Your instructions: Copy the entries below word for word, everything from the line containing "At what distance is" down to the line containing "the wind turbine at the point at 299,107 →", with both of those lines included.

Rows of spatial question data
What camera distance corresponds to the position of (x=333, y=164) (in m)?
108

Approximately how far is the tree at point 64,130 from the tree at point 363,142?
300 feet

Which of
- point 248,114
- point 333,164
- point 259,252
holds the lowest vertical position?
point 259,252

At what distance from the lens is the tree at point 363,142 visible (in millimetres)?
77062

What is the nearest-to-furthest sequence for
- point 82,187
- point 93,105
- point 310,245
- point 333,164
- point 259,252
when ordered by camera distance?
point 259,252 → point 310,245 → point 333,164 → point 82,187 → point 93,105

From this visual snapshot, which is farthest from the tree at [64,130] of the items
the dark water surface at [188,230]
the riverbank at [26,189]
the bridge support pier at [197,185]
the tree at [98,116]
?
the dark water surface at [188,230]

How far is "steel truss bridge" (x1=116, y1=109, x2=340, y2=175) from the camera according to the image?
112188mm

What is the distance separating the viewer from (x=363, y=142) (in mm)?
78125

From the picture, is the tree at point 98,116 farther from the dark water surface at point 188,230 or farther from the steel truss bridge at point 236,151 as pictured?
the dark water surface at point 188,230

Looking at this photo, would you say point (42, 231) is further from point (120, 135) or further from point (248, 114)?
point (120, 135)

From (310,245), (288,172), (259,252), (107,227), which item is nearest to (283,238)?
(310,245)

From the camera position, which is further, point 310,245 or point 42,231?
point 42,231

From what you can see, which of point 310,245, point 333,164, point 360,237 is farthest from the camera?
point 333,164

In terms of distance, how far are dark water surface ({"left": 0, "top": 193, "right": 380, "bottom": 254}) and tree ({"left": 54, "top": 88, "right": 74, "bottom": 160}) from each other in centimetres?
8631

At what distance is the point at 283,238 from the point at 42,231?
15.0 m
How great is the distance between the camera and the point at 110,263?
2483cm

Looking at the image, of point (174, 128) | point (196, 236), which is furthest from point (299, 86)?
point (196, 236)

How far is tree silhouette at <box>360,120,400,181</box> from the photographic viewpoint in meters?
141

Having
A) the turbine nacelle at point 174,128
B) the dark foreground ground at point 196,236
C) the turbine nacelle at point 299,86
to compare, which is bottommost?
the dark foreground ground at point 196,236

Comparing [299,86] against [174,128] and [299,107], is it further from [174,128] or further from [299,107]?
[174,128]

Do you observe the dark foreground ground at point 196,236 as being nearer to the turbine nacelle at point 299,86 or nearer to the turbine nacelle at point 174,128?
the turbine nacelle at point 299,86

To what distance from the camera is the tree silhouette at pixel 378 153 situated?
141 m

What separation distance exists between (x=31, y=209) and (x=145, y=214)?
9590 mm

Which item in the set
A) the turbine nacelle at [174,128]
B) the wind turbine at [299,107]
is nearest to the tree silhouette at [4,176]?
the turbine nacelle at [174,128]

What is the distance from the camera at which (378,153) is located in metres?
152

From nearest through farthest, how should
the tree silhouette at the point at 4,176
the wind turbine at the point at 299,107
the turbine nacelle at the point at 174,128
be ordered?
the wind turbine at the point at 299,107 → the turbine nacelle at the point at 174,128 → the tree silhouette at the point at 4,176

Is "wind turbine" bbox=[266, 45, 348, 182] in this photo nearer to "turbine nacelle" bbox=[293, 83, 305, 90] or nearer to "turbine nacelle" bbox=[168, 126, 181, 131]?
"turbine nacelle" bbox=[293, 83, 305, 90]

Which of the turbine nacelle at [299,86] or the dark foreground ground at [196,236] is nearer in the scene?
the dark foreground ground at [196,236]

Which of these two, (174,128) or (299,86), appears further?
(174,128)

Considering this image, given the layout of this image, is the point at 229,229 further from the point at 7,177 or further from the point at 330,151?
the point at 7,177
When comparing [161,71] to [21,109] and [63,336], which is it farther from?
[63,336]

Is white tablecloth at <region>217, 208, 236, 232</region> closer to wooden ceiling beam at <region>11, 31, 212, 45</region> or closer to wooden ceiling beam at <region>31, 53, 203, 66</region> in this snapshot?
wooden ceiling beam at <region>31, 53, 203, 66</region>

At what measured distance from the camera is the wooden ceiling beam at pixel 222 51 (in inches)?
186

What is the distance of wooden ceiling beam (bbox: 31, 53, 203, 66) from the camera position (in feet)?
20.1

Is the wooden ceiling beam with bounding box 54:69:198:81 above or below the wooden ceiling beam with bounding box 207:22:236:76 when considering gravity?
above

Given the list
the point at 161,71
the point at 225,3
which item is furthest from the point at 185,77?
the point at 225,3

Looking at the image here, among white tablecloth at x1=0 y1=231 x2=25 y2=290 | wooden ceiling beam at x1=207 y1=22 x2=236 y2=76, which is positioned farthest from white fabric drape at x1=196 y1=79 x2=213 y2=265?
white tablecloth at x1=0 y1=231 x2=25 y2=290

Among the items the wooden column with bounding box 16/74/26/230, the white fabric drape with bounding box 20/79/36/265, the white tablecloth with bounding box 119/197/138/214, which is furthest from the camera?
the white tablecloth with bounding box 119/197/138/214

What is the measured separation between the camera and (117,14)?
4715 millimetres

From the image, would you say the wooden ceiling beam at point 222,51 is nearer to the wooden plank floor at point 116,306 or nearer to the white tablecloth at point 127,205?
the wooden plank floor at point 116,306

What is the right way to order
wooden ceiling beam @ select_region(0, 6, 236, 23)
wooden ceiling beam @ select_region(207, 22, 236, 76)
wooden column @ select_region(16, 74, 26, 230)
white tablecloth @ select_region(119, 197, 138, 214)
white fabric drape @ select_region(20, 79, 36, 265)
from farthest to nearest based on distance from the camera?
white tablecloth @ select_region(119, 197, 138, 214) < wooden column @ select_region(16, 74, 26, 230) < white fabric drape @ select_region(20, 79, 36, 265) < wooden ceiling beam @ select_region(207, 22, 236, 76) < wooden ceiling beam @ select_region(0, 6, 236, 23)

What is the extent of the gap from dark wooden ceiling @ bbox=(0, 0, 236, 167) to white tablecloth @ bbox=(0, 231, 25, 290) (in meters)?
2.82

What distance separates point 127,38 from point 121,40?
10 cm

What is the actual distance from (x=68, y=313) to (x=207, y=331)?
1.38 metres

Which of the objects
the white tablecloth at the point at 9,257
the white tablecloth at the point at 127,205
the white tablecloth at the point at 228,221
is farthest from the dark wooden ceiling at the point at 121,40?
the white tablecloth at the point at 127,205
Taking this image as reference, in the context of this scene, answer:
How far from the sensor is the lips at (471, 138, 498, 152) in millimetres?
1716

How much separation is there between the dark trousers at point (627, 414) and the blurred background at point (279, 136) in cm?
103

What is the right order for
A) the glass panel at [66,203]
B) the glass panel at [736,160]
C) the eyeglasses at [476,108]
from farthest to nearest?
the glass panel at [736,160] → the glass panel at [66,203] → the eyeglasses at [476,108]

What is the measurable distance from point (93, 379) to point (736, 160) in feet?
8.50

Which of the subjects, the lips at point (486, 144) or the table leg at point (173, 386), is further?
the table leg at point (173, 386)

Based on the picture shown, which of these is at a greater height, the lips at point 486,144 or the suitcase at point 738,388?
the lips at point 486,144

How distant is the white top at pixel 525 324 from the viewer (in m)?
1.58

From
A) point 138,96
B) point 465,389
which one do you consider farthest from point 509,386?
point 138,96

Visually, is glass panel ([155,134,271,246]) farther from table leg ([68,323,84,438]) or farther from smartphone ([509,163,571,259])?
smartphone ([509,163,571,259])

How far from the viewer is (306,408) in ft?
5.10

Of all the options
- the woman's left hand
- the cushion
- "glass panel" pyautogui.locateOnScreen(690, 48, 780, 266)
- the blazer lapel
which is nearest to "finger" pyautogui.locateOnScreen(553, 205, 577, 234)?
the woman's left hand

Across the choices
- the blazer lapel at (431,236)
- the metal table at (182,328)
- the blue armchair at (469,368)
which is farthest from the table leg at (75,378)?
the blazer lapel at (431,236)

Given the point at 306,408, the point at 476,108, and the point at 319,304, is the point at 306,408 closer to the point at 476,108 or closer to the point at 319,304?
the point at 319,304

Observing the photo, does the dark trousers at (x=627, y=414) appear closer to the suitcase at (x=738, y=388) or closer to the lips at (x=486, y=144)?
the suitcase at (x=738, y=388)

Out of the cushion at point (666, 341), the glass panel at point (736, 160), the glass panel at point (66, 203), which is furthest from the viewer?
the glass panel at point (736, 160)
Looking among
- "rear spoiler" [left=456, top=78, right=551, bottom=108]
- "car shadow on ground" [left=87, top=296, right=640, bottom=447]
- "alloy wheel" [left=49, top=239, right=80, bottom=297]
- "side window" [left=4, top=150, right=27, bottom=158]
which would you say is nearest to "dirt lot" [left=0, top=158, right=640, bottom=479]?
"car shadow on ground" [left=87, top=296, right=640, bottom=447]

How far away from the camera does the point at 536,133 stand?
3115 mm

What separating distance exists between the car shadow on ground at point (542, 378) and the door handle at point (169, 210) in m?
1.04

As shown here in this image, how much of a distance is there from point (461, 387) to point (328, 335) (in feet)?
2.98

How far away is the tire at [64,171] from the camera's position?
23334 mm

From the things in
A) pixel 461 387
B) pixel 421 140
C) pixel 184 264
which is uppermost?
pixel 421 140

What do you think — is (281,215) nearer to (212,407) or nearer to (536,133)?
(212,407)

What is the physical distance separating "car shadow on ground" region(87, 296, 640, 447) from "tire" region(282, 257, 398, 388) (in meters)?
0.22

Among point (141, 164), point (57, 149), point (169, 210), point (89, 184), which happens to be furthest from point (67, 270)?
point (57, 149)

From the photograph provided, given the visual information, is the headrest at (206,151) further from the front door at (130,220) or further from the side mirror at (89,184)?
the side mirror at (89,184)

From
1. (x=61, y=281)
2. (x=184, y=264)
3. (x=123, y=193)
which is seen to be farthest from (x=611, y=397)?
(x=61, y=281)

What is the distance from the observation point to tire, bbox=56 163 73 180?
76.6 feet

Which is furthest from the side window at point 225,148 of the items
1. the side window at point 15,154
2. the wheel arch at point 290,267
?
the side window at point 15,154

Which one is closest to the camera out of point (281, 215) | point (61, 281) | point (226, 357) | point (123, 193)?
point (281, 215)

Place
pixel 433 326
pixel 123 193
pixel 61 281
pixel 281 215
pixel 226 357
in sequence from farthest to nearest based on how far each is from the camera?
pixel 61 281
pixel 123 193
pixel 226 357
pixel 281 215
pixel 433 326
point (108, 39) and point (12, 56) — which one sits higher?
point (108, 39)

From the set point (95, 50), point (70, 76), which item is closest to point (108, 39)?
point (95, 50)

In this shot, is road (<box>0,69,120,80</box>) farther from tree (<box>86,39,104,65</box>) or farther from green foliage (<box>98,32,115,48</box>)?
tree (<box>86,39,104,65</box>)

Solution to this exercise:
At what distance is the point at 283,238 from the point at 42,231?
15.0 m
How great is the distance between the camera and the point at 110,263?
2483cm

Looking at the image, of point (174, 128) | point (196, 236), which is furthest from point (299, 86)?
point (196, 236)

How far is tree silhouette at <box>360,120,400,181</box> from the photographic viewpoint in meters?
141

Having
A) the turbine nacelle at point 174,128
B) the dark foreground ground at point 196,236
C) the turbine nacelle at point 299,86
to compare, which is bottommost?
the dark foreground ground at point 196,236

Comparing [299,86] against [174,128] and [299,107], is it further from [174,128] or further from [299,107]?
[174,128]

Do you observe the dark foreground ground at point 196,236 as being nearer to the turbine nacelle at point 299,86 or nearer to the turbine nacelle at point 174,128?
the turbine nacelle at point 299,86

To what distance from the camera is the tree silhouette at pixel 378 153 situated?
141 m

What separation distance exists between (x=31, y=209) and (x=145, y=214)?
9590 mm

Which item in the set
A) the turbine nacelle at [174,128]
B) the wind turbine at [299,107]
is nearest to the tree silhouette at [4,176]?
the turbine nacelle at [174,128]

What is the distance from the camera at which (378,153) is located in metres?
152

From nearest through farthest, how should
the tree silhouette at the point at 4,176
the wind turbine at the point at 299,107
the turbine nacelle at the point at 174,128
be ordered?
the wind turbine at the point at 299,107 → the turbine nacelle at the point at 174,128 → the tree silhouette at the point at 4,176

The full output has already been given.